KUR’AN-IN KIRK VECHİ İ’CAZI

KUR’AN-IN KIRK VECHİ İ’CAZI

 

“Risale-i Nur’da kırk vech-i i’cazı ispat edilen ve kırk taife ve tabaka-i nâsa ve herbir tabakaya karşı bir nevi i’câzını gösterdiği kerametli ve harikalı On Dokuzuncu Mektupta beyan olunan ve Muhammed Aleyhissalâtü Vesselâm bin mu’cizâtıyla onun bir mu’cizesi olarak hak kelâmullah olduğu kat’î ispat edilen Kur’ân-ı Mucizü’l-Beyan, hiçbir cihette imkânı var mı ki, o Mütekellim-i Ezelî ve o Sâni-i Sermedînin kelâmı ve fermanı olmasın? Hâşâ, yüz bin defa hâşâ ve kellâ!”
Asa-yı Musa.52

******

* Mu’cizât-ı Ahmediyye (A.S.M.) delili: Peygamber Aleyhissalâtü Vesselâm’ın hakkaniyeti, (On Dokuzuncu Mektup’ta izah edildiği üzere) “kırk taife-i nâs”ın şahit olduğu binlerce mucizesiyle ispatlanmıştır. Kur’ân ise, O’nun (A.S.M.) en büyük, ebedî ve cihan şümul mucizesidir.
* Mu’cizât-ı Kur’âniyye delili: Kur’ân, Peygamber’in (A.S.M.) bir mucizesi olmakla beraber, kendi başına da (Yirmi Beşinci Söz’de izah edildiği üzere) “kırk vech-i i’câzı” bulunan bir Kelâmullah harikasıdır.

● **Alıştırma bölümleri**:
1 > Kur'an'ın i'cazıyla ilgili metinde Kur'an, Peygamber Aleyhissalâtü Vesselâm'ın nasıl bir mucizesi olarak nitelendiriliyor?
2 > Kur'an'ın i'cazıyla ilgili metnin devamını yazın.
Satırların Kur'an'ın i'cazıyla ilgili metinle bir bağlantısı yoktur.

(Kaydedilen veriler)
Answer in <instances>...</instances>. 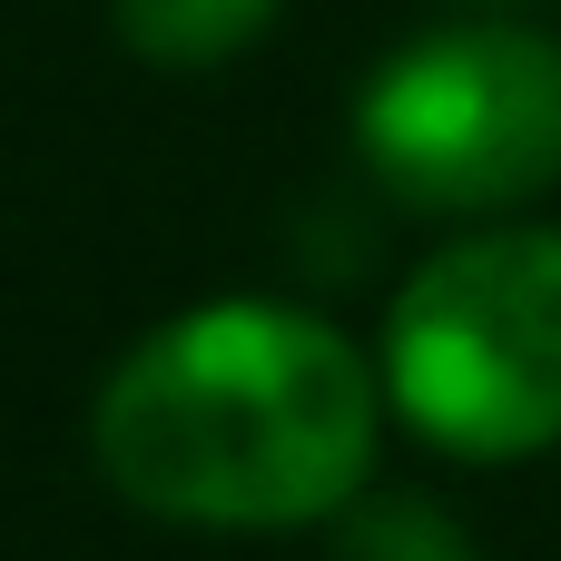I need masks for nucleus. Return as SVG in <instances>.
Here are the masks:
<instances>
[{
    "instance_id": "1",
    "label": "nucleus",
    "mask_w": 561,
    "mask_h": 561,
    "mask_svg": "<svg viewBox=\"0 0 561 561\" xmlns=\"http://www.w3.org/2000/svg\"><path fill=\"white\" fill-rule=\"evenodd\" d=\"M375 355L286 296H207L158 316L89 394L99 483L178 533H306L375 493Z\"/></svg>"
},
{
    "instance_id": "2",
    "label": "nucleus",
    "mask_w": 561,
    "mask_h": 561,
    "mask_svg": "<svg viewBox=\"0 0 561 561\" xmlns=\"http://www.w3.org/2000/svg\"><path fill=\"white\" fill-rule=\"evenodd\" d=\"M385 404L454 463H533L561 444V227L493 217L444 237L385 306Z\"/></svg>"
},
{
    "instance_id": "3",
    "label": "nucleus",
    "mask_w": 561,
    "mask_h": 561,
    "mask_svg": "<svg viewBox=\"0 0 561 561\" xmlns=\"http://www.w3.org/2000/svg\"><path fill=\"white\" fill-rule=\"evenodd\" d=\"M345 138L414 217H523L561 187V39L533 20H444L365 69Z\"/></svg>"
},
{
    "instance_id": "4",
    "label": "nucleus",
    "mask_w": 561,
    "mask_h": 561,
    "mask_svg": "<svg viewBox=\"0 0 561 561\" xmlns=\"http://www.w3.org/2000/svg\"><path fill=\"white\" fill-rule=\"evenodd\" d=\"M276 10L286 0H108V30L148 69H217V59L256 49Z\"/></svg>"
},
{
    "instance_id": "5",
    "label": "nucleus",
    "mask_w": 561,
    "mask_h": 561,
    "mask_svg": "<svg viewBox=\"0 0 561 561\" xmlns=\"http://www.w3.org/2000/svg\"><path fill=\"white\" fill-rule=\"evenodd\" d=\"M325 533H335V561H483L434 493H355Z\"/></svg>"
},
{
    "instance_id": "6",
    "label": "nucleus",
    "mask_w": 561,
    "mask_h": 561,
    "mask_svg": "<svg viewBox=\"0 0 561 561\" xmlns=\"http://www.w3.org/2000/svg\"><path fill=\"white\" fill-rule=\"evenodd\" d=\"M483 10H503V0H483Z\"/></svg>"
}]
</instances>
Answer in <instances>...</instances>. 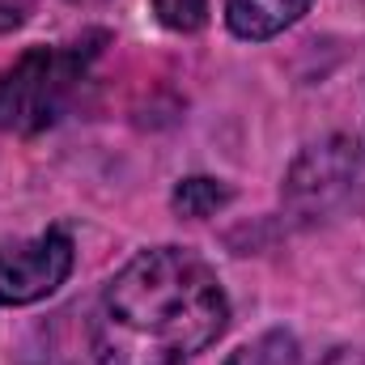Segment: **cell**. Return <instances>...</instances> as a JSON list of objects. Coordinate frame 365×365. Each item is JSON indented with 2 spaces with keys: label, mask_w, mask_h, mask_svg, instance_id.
I'll list each match as a JSON object with an SVG mask.
<instances>
[{
  "label": "cell",
  "mask_w": 365,
  "mask_h": 365,
  "mask_svg": "<svg viewBox=\"0 0 365 365\" xmlns=\"http://www.w3.org/2000/svg\"><path fill=\"white\" fill-rule=\"evenodd\" d=\"M314 0H225V26L242 43H268L297 26Z\"/></svg>",
  "instance_id": "5"
},
{
  "label": "cell",
  "mask_w": 365,
  "mask_h": 365,
  "mask_svg": "<svg viewBox=\"0 0 365 365\" xmlns=\"http://www.w3.org/2000/svg\"><path fill=\"white\" fill-rule=\"evenodd\" d=\"M230 327L217 272L187 247H149L102 289L90 319L98 365H182Z\"/></svg>",
  "instance_id": "1"
},
{
  "label": "cell",
  "mask_w": 365,
  "mask_h": 365,
  "mask_svg": "<svg viewBox=\"0 0 365 365\" xmlns=\"http://www.w3.org/2000/svg\"><path fill=\"white\" fill-rule=\"evenodd\" d=\"M225 365H302V344H297L293 331L272 327V331L255 336L251 344L234 349V353L225 357Z\"/></svg>",
  "instance_id": "7"
},
{
  "label": "cell",
  "mask_w": 365,
  "mask_h": 365,
  "mask_svg": "<svg viewBox=\"0 0 365 365\" xmlns=\"http://www.w3.org/2000/svg\"><path fill=\"white\" fill-rule=\"evenodd\" d=\"M106 34H86L64 47H30L0 73V128L9 132H43L60 119L86 68L98 60Z\"/></svg>",
  "instance_id": "2"
},
{
  "label": "cell",
  "mask_w": 365,
  "mask_h": 365,
  "mask_svg": "<svg viewBox=\"0 0 365 365\" xmlns=\"http://www.w3.org/2000/svg\"><path fill=\"white\" fill-rule=\"evenodd\" d=\"M280 200L302 225L365 212V145L353 136H323L306 145L284 175Z\"/></svg>",
  "instance_id": "3"
},
{
  "label": "cell",
  "mask_w": 365,
  "mask_h": 365,
  "mask_svg": "<svg viewBox=\"0 0 365 365\" xmlns=\"http://www.w3.org/2000/svg\"><path fill=\"white\" fill-rule=\"evenodd\" d=\"M234 200V187L225 179H208V175H191V179H179L175 191H170V204L179 217H191V221H204L212 212H221L225 204Z\"/></svg>",
  "instance_id": "6"
},
{
  "label": "cell",
  "mask_w": 365,
  "mask_h": 365,
  "mask_svg": "<svg viewBox=\"0 0 365 365\" xmlns=\"http://www.w3.org/2000/svg\"><path fill=\"white\" fill-rule=\"evenodd\" d=\"M73 272V238L51 225L34 238L0 247V306H30L51 297Z\"/></svg>",
  "instance_id": "4"
},
{
  "label": "cell",
  "mask_w": 365,
  "mask_h": 365,
  "mask_svg": "<svg viewBox=\"0 0 365 365\" xmlns=\"http://www.w3.org/2000/svg\"><path fill=\"white\" fill-rule=\"evenodd\" d=\"M153 13L162 26L179 30V34H191L208 21V0H153Z\"/></svg>",
  "instance_id": "8"
},
{
  "label": "cell",
  "mask_w": 365,
  "mask_h": 365,
  "mask_svg": "<svg viewBox=\"0 0 365 365\" xmlns=\"http://www.w3.org/2000/svg\"><path fill=\"white\" fill-rule=\"evenodd\" d=\"M319 365H365V349H331Z\"/></svg>",
  "instance_id": "9"
}]
</instances>
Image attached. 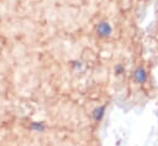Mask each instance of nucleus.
I'll return each instance as SVG.
<instances>
[{
	"instance_id": "4",
	"label": "nucleus",
	"mask_w": 158,
	"mask_h": 146,
	"mask_svg": "<svg viewBox=\"0 0 158 146\" xmlns=\"http://www.w3.org/2000/svg\"><path fill=\"white\" fill-rule=\"evenodd\" d=\"M46 129H47V125L43 121H32L30 124V130H32L35 132H43V131H46Z\"/></svg>"
},
{
	"instance_id": "2",
	"label": "nucleus",
	"mask_w": 158,
	"mask_h": 146,
	"mask_svg": "<svg viewBox=\"0 0 158 146\" xmlns=\"http://www.w3.org/2000/svg\"><path fill=\"white\" fill-rule=\"evenodd\" d=\"M133 79H135V82L138 83V84H144V83L147 82V79H148V74H147L146 68L142 67V66L137 67V68L135 69V72H133Z\"/></svg>"
},
{
	"instance_id": "3",
	"label": "nucleus",
	"mask_w": 158,
	"mask_h": 146,
	"mask_svg": "<svg viewBox=\"0 0 158 146\" xmlns=\"http://www.w3.org/2000/svg\"><path fill=\"white\" fill-rule=\"evenodd\" d=\"M105 110H106V106L105 105H99L96 106L93 111H91V119L95 121V122H100L105 115Z\"/></svg>"
},
{
	"instance_id": "5",
	"label": "nucleus",
	"mask_w": 158,
	"mask_h": 146,
	"mask_svg": "<svg viewBox=\"0 0 158 146\" xmlns=\"http://www.w3.org/2000/svg\"><path fill=\"white\" fill-rule=\"evenodd\" d=\"M125 73V66L122 64V63H117L116 66H115V74L116 75H121V74H123Z\"/></svg>"
},
{
	"instance_id": "1",
	"label": "nucleus",
	"mask_w": 158,
	"mask_h": 146,
	"mask_svg": "<svg viewBox=\"0 0 158 146\" xmlns=\"http://www.w3.org/2000/svg\"><path fill=\"white\" fill-rule=\"evenodd\" d=\"M112 33V26L107 21H100L96 25V35L100 38H107Z\"/></svg>"
},
{
	"instance_id": "6",
	"label": "nucleus",
	"mask_w": 158,
	"mask_h": 146,
	"mask_svg": "<svg viewBox=\"0 0 158 146\" xmlns=\"http://www.w3.org/2000/svg\"><path fill=\"white\" fill-rule=\"evenodd\" d=\"M70 66L74 71H81L83 69V63L80 61H72L70 62Z\"/></svg>"
}]
</instances>
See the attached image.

● **Sıralı cevaplar**:
1 > O'nun en büyük, ebedî ve cihan şümul mucizesi olarak nitelendiriliyor.

2 >
İktibasdaki “kırk taifeye bir nevi i’câzını göstermesi” ifadesi, bu iki delili birleştirir: Nasıl ki Peygamber (A.S.M.) her bir zümreye onların anlayacağı dilden bir mucize göstermişse, O’nun en büyük mucizesi olan Kur’ân da, aynı “kırk taifeye” ve onlardan kıyamete kadar gelecek her tabakaya, kendi istidatlarına ve anlayışlarına münasip bir i’câz penceresi açar.
Risale-i Nur Külliyatı’nın ilgili bahisleri (hususan 19. Mektup ve 25. Söz) muvacehesinde verdiğimiz cevaplar aşağıdadır:
1. Kur’ân’ın ‘Kırk Vech-i İ’câzı’ Nedir?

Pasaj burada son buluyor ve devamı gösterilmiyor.